◆ 指示 A
以下のレコードから、「left」という文字列を含む行をすべて列挙してください。

◆ 参考文
━━━━━━━━━━━━━━━━━━━━

L6は、炊飯工程が終了した運転情報信号を示す。L7は、むらし工程が終了したことを示す。L8は、保温工程開始を示す運転情報信号である。L9は、保温工程終了を示す運転情報信号である。なお、保温工程は、蓋体加熱手段9Aと内釜側面加熱手段9Bの2つだけを通電して行う。
L10は、商用電源71と誘導加熱調理器10との接続を遮断した主電源遮断(OFF)を示す信号である。これら各情報L1〜L10には、その現在時刻が秒単位まで含まれている。なお、各運転情報信号に対する電力指令装置200側からの応答信号もあるが、詳細な説明は省略する。
電力指令装置200は、電気炊飯器100の要求電力に対して(他の家電機器EEよりも)優先順位を最も高くして、電気炊飯器100の要求電力を最優先で確保するようにしているので、ブレーカーBKの定格容量が超えそうになっても、あるいは使用者が指定した上限の電力容量を超えそうになっても、沸騰工程において電力が削減されることがなく、美味しいご飯を炊くことができる。
(電気炊飯器の予約炊飯動作)
次にこの実施の形態4の特徴の1つである電気炊飯器100の予約炊飯動作について、図31を参照しながら説明する。
ステップSE1〜SE8までが予約炊飯の設定までの動作を示しており、炊飯ユニット1の制御装置50の動作である。
使用者が、第1の入力操作手段20の予約スイッチ68を押し、炊飯時刻の設定を行い、最後に炊飯開始スイッチ67を押すと、予約炊飯の設定確定信号が生成され、予約炊飯の設定が確定する(SE1)。
この確定信号を受けて予約炊飯モードの設定を示す運転情報信号L2を、無線通信部26から電力指令装置200に発信させる(SE2)。その際に、炊飯動作開始時刻情報を、「20:00」のように、24時間表示で併せて送信する。また予約設定者(使用者と推定される)の情報を、例えば「居住者B」を示すコード番号等でそれらデータに含めて送信すると良い。
次に、使用者が設定した炊飯開始時刻と、現在時刻の時間間隔を計算する。なお、使用者が炊飯希望時刻を設定する場合、「炊飯完了時刻」を設定するようになっている。つまり、帰宅時に炊飯完了させておきたいと考えて、設定時刻を「20時00分」と設定するが、制御装置50ではこの入力を受けて、炊飯工程(この場合、予熱工程、炊飯工程、むらし工程の3つを含む)の所要時間を計算し、予熱工程の開始時刻を計算する(SE3)。
ステップSE3の計算結果から、60分以上の時間がある場合には、次のステップSE4では、「Yes」となり、次のステップSE5に進む。ステップSE5の「待機処理」とは、制御装置50に内蔵されている待機判断部が、炊飯開始時刻の情報を受信した場合、現在時刻からその指定時刻の所定時間(例えば5分前)までの間は、待機状態にするため、制御装置50への電源供給を遮断し、第1の表示画面11Aも動作も停止することである。これにより炊飯ユニット1側での電力消費を無くすことになる。なお、前記待機判断部は、現在時刻から炊飯(開始)の指定時刻の所定時間(例えば5分間)前になるかどうかを、計時手段50Tからの時刻情報を使用して一定時間(例えば1分間)間隔でチェックしている。これ以降の動作については説明を省略する。

━━━━━━━━━━━━━━━━━━━━

◆ 指示 B
参考文によると、保温工程ではどの2つの加熱手段だけに通電しますか。

◆ 提供データ
━━━━━━━━━━━━━━━━━━━━

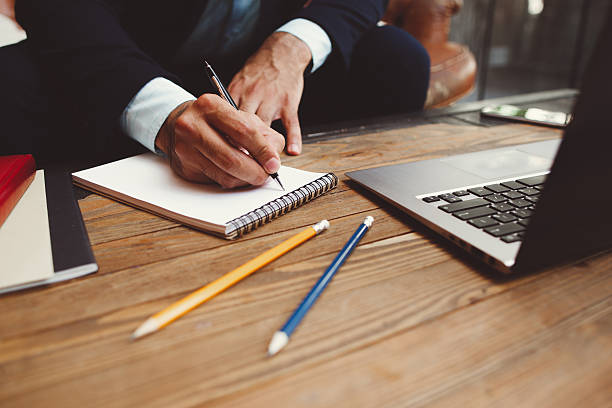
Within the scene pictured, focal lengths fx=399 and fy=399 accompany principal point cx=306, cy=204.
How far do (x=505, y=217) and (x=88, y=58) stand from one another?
2.21 feet

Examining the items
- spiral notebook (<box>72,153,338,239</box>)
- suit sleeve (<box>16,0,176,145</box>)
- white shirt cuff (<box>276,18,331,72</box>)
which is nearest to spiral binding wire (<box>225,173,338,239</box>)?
spiral notebook (<box>72,153,338,239</box>)

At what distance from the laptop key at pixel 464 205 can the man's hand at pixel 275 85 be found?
33 centimetres

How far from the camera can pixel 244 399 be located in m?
0.25

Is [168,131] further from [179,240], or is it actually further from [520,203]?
[520,203]

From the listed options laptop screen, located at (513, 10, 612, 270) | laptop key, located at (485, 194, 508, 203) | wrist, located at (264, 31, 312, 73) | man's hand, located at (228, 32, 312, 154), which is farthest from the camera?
wrist, located at (264, 31, 312, 73)

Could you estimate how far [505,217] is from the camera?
0.42 meters

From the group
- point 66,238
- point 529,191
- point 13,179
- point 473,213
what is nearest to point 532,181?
point 529,191

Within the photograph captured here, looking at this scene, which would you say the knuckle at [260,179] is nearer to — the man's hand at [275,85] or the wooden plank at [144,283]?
the wooden plank at [144,283]

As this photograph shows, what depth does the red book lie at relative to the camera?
46cm

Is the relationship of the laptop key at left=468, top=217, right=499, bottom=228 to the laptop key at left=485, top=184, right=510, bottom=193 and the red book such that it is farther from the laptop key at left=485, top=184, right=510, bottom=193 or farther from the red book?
the red book

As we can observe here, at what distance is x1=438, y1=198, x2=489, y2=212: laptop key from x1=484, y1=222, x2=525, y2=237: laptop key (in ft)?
0.17

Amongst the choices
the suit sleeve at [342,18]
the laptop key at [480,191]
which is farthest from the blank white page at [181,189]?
the suit sleeve at [342,18]

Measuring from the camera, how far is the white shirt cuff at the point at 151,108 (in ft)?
2.00

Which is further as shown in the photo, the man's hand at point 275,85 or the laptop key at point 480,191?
the man's hand at point 275,85
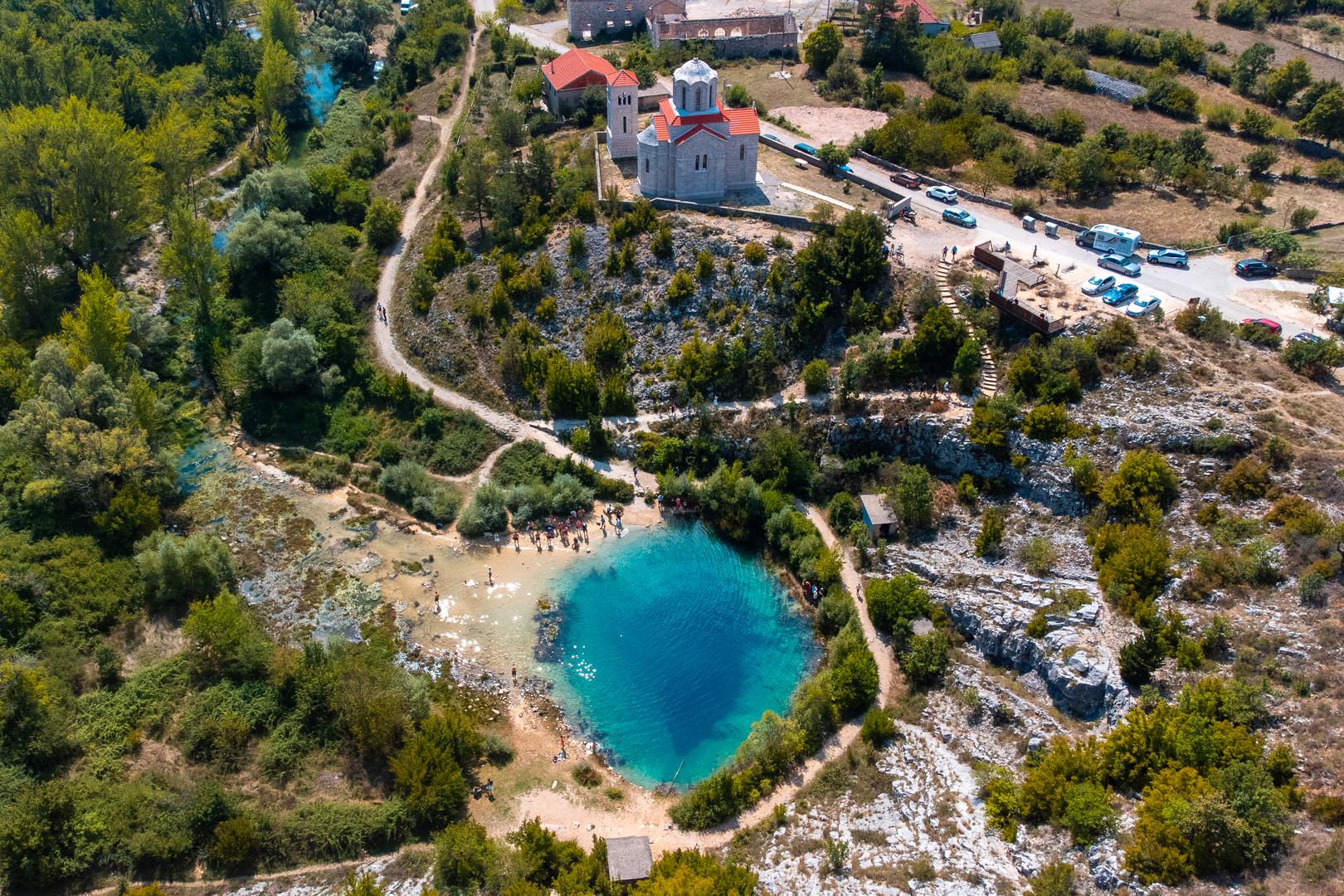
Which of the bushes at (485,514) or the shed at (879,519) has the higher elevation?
the shed at (879,519)

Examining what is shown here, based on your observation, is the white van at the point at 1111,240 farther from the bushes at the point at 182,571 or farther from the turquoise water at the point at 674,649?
the bushes at the point at 182,571

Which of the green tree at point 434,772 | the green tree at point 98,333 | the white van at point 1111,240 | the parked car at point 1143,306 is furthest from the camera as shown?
the white van at point 1111,240

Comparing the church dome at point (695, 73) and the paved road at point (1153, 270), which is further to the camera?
the church dome at point (695, 73)

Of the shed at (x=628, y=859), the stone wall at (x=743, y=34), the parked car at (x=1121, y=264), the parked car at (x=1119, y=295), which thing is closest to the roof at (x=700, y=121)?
the parked car at (x=1121, y=264)

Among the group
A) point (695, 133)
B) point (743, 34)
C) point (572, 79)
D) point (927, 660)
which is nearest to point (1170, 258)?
point (695, 133)

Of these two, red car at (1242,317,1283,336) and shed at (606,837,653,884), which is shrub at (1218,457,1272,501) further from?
shed at (606,837,653,884)

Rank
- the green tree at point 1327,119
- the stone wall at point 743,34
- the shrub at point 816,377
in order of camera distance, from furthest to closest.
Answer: the stone wall at point 743,34 < the green tree at point 1327,119 < the shrub at point 816,377

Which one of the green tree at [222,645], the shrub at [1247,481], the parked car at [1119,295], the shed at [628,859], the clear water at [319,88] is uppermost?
the clear water at [319,88]
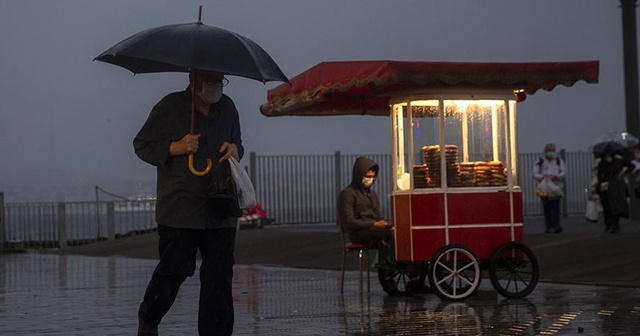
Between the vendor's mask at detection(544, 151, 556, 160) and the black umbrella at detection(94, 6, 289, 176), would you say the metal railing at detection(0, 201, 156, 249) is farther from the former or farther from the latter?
the black umbrella at detection(94, 6, 289, 176)

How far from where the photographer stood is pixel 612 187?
22562 mm

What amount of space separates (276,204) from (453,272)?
20569 mm

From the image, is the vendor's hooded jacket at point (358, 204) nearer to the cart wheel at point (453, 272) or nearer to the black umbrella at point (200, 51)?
the cart wheel at point (453, 272)

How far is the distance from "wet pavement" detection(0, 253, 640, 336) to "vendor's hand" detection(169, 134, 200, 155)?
264cm

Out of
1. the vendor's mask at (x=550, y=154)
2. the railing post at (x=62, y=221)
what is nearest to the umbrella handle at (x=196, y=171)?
the vendor's mask at (x=550, y=154)

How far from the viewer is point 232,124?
30.7 ft

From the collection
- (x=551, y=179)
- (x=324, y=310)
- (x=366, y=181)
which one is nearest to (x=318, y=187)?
(x=551, y=179)

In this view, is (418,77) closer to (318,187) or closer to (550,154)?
(550,154)

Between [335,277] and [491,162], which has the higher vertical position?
[491,162]

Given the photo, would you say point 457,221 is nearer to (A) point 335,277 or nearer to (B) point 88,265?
(A) point 335,277

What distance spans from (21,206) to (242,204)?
2873 cm

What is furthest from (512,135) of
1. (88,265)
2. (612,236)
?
(88,265)

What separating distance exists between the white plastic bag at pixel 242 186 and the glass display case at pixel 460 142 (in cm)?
617

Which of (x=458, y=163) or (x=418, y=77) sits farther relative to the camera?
(x=458, y=163)
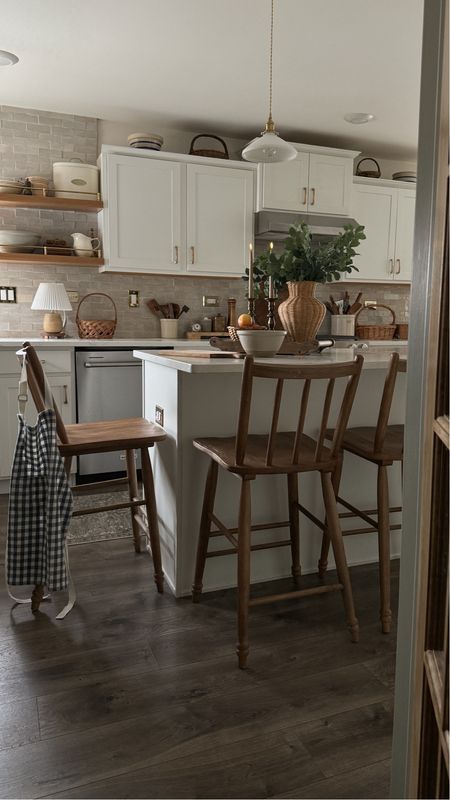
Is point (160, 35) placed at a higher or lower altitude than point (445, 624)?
higher

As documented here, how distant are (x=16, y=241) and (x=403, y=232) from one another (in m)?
3.29

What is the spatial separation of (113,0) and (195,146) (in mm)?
1918

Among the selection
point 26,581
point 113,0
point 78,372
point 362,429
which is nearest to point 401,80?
point 113,0

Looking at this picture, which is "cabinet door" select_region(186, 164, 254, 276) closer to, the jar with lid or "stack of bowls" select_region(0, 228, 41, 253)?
the jar with lid

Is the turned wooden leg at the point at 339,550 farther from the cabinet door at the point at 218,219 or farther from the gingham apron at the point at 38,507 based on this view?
the cabinet door at the point at 218,219

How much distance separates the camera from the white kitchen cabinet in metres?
4.85

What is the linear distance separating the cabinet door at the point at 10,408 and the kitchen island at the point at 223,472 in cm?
136

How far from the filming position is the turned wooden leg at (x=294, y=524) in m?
2.23

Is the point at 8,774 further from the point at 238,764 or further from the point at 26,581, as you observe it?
the point at 26,581

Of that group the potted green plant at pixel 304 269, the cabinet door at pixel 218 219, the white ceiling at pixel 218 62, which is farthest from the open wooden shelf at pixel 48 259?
the potted green plant at pixel 304 269

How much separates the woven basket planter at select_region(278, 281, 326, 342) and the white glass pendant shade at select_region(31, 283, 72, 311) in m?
2.01

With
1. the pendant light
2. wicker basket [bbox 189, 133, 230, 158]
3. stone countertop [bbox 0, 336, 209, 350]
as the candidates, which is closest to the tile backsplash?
stone countertop [bbox 0, 336, 209, 350]

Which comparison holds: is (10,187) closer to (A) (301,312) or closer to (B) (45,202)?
(B) (45,202)

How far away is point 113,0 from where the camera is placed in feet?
8.79
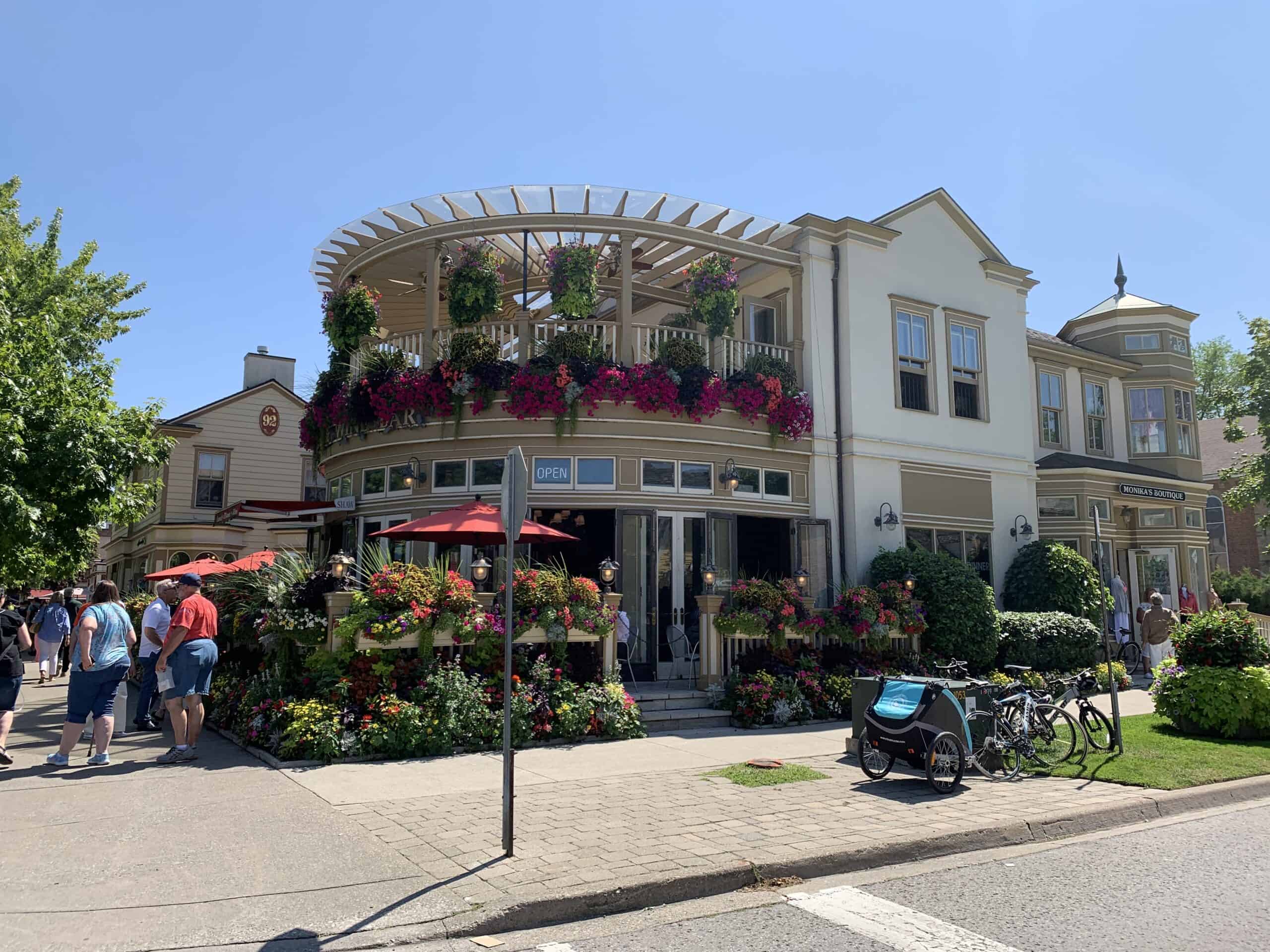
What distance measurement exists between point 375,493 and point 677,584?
5.44 meters

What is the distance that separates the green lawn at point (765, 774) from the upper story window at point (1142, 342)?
803 inches

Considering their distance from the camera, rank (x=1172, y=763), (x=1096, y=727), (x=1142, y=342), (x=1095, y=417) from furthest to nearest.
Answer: (x=1142, y=342) < (x=1095, y=417) < (x=1096, y=727) < (x=1172, y=763)

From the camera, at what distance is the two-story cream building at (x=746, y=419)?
1454cm

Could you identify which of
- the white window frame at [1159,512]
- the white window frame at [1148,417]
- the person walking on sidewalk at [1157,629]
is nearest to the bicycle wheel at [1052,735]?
the person walking on sidewalk at [1157,629]

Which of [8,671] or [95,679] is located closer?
[95,679]

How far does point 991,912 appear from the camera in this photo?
17.5 feet

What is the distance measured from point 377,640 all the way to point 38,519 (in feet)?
20.0

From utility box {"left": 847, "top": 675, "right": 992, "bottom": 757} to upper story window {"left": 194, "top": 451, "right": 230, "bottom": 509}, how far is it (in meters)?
25.3

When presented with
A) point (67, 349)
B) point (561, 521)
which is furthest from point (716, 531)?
point (67, 349)

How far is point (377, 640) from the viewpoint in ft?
33.9

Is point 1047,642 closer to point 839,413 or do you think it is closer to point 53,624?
point 839,413

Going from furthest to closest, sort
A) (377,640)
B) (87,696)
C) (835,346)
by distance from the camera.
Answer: (835,346)
(377,640)
(87,696)

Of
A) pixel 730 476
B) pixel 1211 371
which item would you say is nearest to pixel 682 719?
pixel 730 476

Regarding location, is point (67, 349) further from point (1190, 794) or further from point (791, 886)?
point (1190, 794)
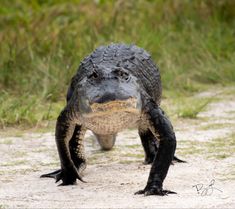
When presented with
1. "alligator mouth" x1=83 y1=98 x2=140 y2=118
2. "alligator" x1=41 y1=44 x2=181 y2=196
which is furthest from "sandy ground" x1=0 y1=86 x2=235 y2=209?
"alligator mouth" x1=83 y1=98 x2=140 y2=118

━━━━━━━━━━━━━━━━━━━━

◆ 正解 A
Is the relationship of the laptop key at left=468, top=217, right=499, bottom=228 to the laptop key at left=485, top=184, right=510, bottom=193 and the red book such that it is farther from the laptop key at left=485, top=184, right=510, bottom=193 or farther from the red book?
From utility box {"left": 847, "top": 675, "right": 992, "bottom": 757} to upper story window {"left": 194, "top": 451, "right": 230, "bottom": 509}, how far is it (in meters)?

◆ 正解 B
蓋体加熱手段9Aと内釜側面加熱手段9Bの2つです。